▶ _Document section_:
#####

Looking back as an adult I realize my mother saw these times as teaching opportunities on how to handle the hard things in life. Yet, as a child I wondered if my mom was crazy because my dad was outside looking at the sky—watching and waiting for disaster to hit. He never joined us. He missed the adventure. Many of my friends grew up with incredible fears and horrible memories of waiting out tornado warnings, but when I heard sirens I thought “time for a basement adventure.”
That is what joy is about to me. It is taking any situation and giving it to God. Joy must not be allowed to sit on the sink. It must be spilled out, modeled, released, and shared.
Paul had that type of inner joy as he sat chained in a dark and dirty prison in Phillippi. Perhaps that is where Mom got her idea. His circumstance was not going to rob him of his joy in Jesus. Instead Paul and his companions sang loudly and made some interesting friends, puzzled guards who heard wonderful stories about a guy named Jesus.

#####

▶ _Stored data_:

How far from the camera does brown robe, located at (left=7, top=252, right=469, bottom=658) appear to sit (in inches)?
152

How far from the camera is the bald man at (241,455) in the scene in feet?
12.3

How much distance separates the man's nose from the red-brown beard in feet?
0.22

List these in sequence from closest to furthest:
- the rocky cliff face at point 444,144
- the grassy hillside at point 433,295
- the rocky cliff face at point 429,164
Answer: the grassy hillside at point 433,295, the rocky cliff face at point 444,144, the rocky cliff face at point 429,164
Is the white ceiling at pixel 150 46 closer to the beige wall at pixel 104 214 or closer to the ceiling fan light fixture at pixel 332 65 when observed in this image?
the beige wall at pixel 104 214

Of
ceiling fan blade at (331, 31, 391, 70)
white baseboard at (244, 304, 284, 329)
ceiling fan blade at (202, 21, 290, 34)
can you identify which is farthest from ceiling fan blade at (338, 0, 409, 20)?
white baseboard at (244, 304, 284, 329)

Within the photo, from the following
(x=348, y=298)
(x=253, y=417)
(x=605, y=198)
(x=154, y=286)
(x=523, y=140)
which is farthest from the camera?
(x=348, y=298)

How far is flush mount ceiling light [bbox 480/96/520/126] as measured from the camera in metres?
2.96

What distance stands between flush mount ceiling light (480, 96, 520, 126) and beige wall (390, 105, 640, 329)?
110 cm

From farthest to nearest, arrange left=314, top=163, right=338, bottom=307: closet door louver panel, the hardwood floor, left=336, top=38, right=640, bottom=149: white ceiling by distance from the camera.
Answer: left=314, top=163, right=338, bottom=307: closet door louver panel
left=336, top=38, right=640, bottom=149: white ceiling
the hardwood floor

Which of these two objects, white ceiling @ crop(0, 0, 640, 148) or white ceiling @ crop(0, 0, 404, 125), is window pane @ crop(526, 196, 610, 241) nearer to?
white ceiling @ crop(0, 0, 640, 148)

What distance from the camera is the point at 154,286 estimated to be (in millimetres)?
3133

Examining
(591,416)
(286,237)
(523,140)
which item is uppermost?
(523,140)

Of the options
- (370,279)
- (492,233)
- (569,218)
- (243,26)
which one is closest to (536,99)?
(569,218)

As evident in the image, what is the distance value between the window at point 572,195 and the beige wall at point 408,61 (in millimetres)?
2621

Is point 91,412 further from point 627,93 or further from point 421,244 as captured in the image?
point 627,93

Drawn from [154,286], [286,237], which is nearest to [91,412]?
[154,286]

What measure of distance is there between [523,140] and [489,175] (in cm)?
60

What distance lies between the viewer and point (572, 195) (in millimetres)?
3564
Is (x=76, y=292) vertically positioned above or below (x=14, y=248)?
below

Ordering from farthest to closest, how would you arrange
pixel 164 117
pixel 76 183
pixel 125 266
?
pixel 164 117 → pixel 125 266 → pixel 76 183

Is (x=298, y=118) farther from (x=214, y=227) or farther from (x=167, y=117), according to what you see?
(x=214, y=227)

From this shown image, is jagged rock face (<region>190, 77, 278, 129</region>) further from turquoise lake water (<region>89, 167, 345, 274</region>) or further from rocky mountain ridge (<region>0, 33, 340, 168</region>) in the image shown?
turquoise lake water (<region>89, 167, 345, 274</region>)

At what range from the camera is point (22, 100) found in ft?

#####

Copy the passage about joy word for word, starting with "Paul had that" and going on through "guy named Jesus.".

▶ _Response to this task_:
Paul had that type of inner joy as he sat chained in a dark and dirty prison in Phillippi. Perhaps that is where Mom got her idea. His circumstance was not going to rob him of his joy in Jesus. Instead Paul and his companions sang loudly and made some interesting friends, puzzled guards who heard wonderful stories about a guy named Jesus.